= Chaim Zimmerman =

Ukrainian-born American Orthodox rabbi

Aharon Chaim Zimmerman (1914 – March 9, 1995) (7th Adar II 5755) was a Ukrainian-born American Orthodox rabbi.

==Biography==
Aharon Chaim Zimmerman was born in Konotop, Ukraine. He was the son of Rabbi Yaakov Moshe Zimmerman and nephew of Rabbi Baruch Ber Lebowitz. He was known as a child prodigy ("illui"). As a teenager, he studied at the Kaminetz Yeshiva headed by his uncle, Baruch Ber Lebowitz. He left Russia at age 15 with his father, and immigrated to the U.S.
==Rabbinic career==
Zimmerman received rabbinical ordination from Rabbi Moshe Soloveitchik in 1939. His first published work, "Binyan Halakha", contains a letter of approbation from the Chief Rabbi of Eretz Israel, Rabbi Yitzchak Halevi Herzog, attesting that the young author was "fully knowledgeable in the entire Talmud Bavli and Yerushalmi, Rishonim, and Achronim".

He served as Rosh Yeshiva of Hebrew Theological College in Chicago until 1964, and later a Rosh Yeshiva in New York City and in Jerusalem. He immigrated to Israel in 1972. He died on March 9, 1995. (7th Adar II 5755)

He published several books on Halacha and Philosophy. He was renowned as a genius in Torah learning, and was also well versed in mathematics, physics, and philosophy. In the early 1950s, when the halachic status of the "international dateline" was the subject of considerable debate, he published his best known work, "Agan HaSahar". He is said to have considered that precious few could understand his work, and printed a very limited edition of only several hundred copies. The book today commands a rich premium from collectors, on the rare occasions when a copy becomes available for sale. His most famous disputant was Rav Menachem Kasher, whom he attacked vigorously in "Agan HaSahar", following Kasher's cavalier dismissal of his published opinions on the dateline controversy.

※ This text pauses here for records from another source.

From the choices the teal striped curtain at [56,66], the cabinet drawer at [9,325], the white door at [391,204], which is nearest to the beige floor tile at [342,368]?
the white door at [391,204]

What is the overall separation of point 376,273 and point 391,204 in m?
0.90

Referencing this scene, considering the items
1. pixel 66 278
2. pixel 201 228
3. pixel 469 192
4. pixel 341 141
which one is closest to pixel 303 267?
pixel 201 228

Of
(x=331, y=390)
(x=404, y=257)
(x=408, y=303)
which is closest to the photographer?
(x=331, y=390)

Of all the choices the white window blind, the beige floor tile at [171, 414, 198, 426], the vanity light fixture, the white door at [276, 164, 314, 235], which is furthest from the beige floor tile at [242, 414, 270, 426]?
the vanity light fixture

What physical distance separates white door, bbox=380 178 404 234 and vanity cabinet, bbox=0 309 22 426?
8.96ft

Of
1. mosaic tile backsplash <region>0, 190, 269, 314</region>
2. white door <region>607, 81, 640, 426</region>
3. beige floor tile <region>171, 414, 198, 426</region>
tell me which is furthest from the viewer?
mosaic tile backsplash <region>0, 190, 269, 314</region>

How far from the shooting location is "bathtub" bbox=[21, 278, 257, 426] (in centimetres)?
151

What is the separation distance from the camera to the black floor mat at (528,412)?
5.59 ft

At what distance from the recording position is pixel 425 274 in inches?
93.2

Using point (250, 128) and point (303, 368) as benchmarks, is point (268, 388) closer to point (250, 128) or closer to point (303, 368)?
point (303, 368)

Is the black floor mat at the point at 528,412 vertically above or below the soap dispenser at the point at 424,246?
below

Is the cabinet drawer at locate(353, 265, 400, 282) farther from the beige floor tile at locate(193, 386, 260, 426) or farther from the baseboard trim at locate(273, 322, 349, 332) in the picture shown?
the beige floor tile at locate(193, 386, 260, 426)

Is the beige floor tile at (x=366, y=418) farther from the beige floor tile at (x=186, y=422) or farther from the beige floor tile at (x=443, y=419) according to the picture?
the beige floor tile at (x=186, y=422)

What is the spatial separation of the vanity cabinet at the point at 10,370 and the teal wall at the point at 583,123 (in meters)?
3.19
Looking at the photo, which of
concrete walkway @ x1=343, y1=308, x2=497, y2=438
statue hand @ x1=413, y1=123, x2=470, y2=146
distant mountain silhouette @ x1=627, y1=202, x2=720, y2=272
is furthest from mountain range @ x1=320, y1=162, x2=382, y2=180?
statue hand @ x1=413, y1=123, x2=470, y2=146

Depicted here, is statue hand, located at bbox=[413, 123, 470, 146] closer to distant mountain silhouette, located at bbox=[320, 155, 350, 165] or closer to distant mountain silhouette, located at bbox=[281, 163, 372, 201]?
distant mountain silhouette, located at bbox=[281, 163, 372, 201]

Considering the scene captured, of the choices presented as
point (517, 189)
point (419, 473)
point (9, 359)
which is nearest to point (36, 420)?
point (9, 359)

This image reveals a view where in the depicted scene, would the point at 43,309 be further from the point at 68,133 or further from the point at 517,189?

In his book Torah and Existence, he cogently argues that the purpose of the world revolves around Torah. The first chapter contains an elaboration of his opinion that the founding of the modern State of Israel constituted the "Atchalta d'Geula" (Beginning of the Redemption), though he strongly opposed much of the policies and leadership of the state.

== Published works ==
=== Books ===
- Torah and Reason: Insiders and Outsiders of Torah. Jerusalem: "Hed" Press, 1979.
- Torah and Existence: Insiders and Outsiders of Torah. Jerusalem: A.A.E. Int'l, 1986.
- Torah L'Israel: State Society, Geulat Yisrael. Jerusalem; New York: "Hed" Press, c.1977. Philosophical essays in English and Hebrew.
- Death of Zionism. A.A.E. Int'l, 1993.
- Sefer Agra La-Yesharim. A.A.E. Int'l, 1983. Essays in Halacha.
- Binyan Halakhah. 1942. On Maimonides' Mishneh Torah.
- Agan Ha-Sahar. 1955. On the International Dateline and topics on Kiddush HaChodesh.
- Malbim On The Torah, translated by Tzvi Faier. Hillel Press, 1978. Includes introductory essay by Rabbi Zimmerman.
- He'Aros Chaim - commentary on the sefer Machane Efraim, 1947.
- Torah & Rationalism: Understanding Torah and the Mesorah. Feldheim, 2020.

=== Articles ===
- HaMaor, Vol. 15, No. 10 Elul 5724: באסור ההזרעה המלאכותית
- HaPardes, February 1934: במתנות המזבח
- HaPardes, December 1936: מצוה בגדי כהונה
- HaPardes, December 1936: בענין גר תושב
- HaPardes, April 1937: פסח ומותרו
- HaPardes, October 1937: בענין נעבד בקדשים
- HaPardes, June 1938: ספק טומאה ברשויות
- HaPardes, November 1938: בדין תלוש ולבסוף חבירו
- HaPardes, April 1940: פסח במחשבת חולין
- HaPardes, June 1940: בדין טומאת אוכלים ומשקין
- HaPardes, July 1940: פסח ששחטו לשם חולין
- HaPardes, October 1941: טומאת אוכלין
- HaPardes, August 1947: טומאת דם בקדשים
- HaPardes, November 1948: קדושת בית הכנסת
- Kerem, Vol. 1 No. 4 (September, 1953): קביעת קו התאריך
- Kerem, Vol. 1 No. 4 (September, 1953): תשובות קצרות (Responsa)
- Kerem, August 1958: יסודה של תפילה
- Kerem, Vol. 9 No. 1 (February, 1978): יסודי תורה
- Yeshurun, Vol 5, 1999: ביאור דברי הגר״א בענין שקיעה

Note: A number of articles in HaPardes were later included in the Binyan Halacha.